Les délégations concernent notamment la gestion des bâtiments communaux, les tarifs d’occupation du domaine public, les contrats d’assurance, les concessions dans les cimetières, les dons sans condition, les ventes de petits biens mobiliers, les actions en justice, les droits de préemption en urbanisme ou encore les demandes de subventions.
Des plafonds chiffrés pour encadrer la délégation
Le texte adopté fixe plusieurs limites. Le maire pourra engager des emprunts jusqu’à 1 million d’euros pour financer les investissements inscrits au budget, ou encore prendre des décisions liées aux marchés publics dans la limite de 500 000 euros hors taxes, des dossiers souvent préparés en amont par des commissions municipales spécialisées.

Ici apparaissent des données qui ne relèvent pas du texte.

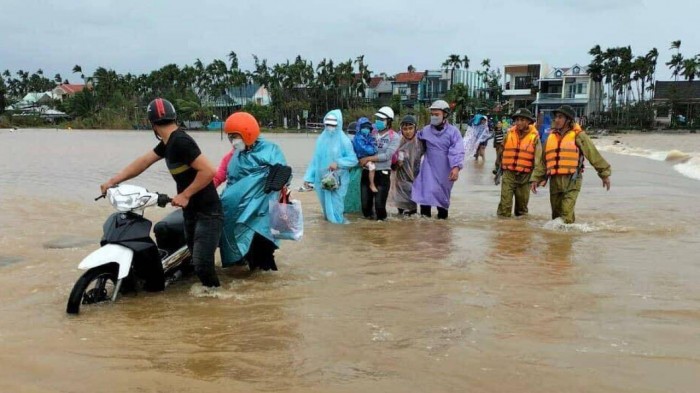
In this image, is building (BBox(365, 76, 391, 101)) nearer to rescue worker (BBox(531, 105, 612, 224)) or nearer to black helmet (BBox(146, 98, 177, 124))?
rescue worker (BBox(531, 105, 612, 224))

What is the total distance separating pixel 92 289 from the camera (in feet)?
14.3

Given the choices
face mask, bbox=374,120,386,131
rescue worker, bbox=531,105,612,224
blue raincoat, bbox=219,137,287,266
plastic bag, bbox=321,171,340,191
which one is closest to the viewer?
blue raincoat, bbox=219,137,287,266

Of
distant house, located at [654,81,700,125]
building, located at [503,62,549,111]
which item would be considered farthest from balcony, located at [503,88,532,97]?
distant house, located at [654,81,700,125]

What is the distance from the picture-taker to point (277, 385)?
3.08 meters

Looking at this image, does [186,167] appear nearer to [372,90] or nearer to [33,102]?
[372,90]

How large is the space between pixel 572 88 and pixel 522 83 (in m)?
5.22

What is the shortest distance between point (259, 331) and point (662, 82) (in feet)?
238

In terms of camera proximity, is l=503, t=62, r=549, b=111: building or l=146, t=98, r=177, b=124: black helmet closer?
l=146, t=98, r=177, b=124: black helmet

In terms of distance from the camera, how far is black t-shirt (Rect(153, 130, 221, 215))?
4.30m

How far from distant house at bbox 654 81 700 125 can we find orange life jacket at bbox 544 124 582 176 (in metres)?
59.9

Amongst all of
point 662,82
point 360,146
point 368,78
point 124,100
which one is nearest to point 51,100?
point 124,100

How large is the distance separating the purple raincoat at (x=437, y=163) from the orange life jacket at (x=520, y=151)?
2.02 ft

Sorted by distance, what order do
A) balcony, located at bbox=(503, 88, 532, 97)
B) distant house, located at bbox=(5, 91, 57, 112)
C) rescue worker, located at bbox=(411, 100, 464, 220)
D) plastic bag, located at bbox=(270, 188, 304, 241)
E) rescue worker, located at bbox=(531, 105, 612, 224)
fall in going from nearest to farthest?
plastic bag, located at bbox=(270, 188, 304, 241), rescue worker, located at bbox=(531, 105, 612, 224), rescue worker, located at bbox=(411, 100, 464, 220), balcony, located at bbox=(503, 88, 532, 97), distant house, located at bbox=(5, 91, 57, 112)

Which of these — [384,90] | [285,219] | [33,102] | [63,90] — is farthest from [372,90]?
[285,219]
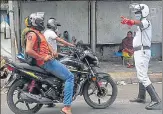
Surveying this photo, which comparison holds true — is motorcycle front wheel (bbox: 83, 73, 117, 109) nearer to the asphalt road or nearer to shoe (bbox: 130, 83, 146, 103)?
the asphalt road

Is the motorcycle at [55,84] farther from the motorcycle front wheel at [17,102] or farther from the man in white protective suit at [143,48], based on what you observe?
the man in white protective suit at [143,48]

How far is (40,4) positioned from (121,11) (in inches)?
102

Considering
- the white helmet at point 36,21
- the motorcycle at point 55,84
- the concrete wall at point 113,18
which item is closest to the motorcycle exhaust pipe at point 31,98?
the motorcycle at point 55,84

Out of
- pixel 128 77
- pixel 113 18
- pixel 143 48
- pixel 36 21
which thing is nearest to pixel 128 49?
pixel 113 18

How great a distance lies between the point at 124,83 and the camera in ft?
30.6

D’autres seuils ont également été retenus : 500 000 euros pour les lignes de trésorerie, 400 000 euros pour certaines acquisitions liées aux droits de préemption ou de priorité, dont les réserves foncières stratégiques, 10 000 euros par sinistre impliquant un véhicule municipal et 4 600 euros pour la vente de biens mobiliers de gré à gré.
Souplesse administrative et information du conseil
Pour les habitants, ces délégations peuvent accélérer des démarches concrètes : contrats, travaux, gestion du patrimoine communal ou recherche de financements. En contrepartie, le maire devra rendre compte de l’usage de ces délégations à chaque réunion obligatoire, garantissant ainsi le respect de l'obligation de publication et de transparence des actes administratifs locaux, conformément aux règles relatives au contrôle de légalité.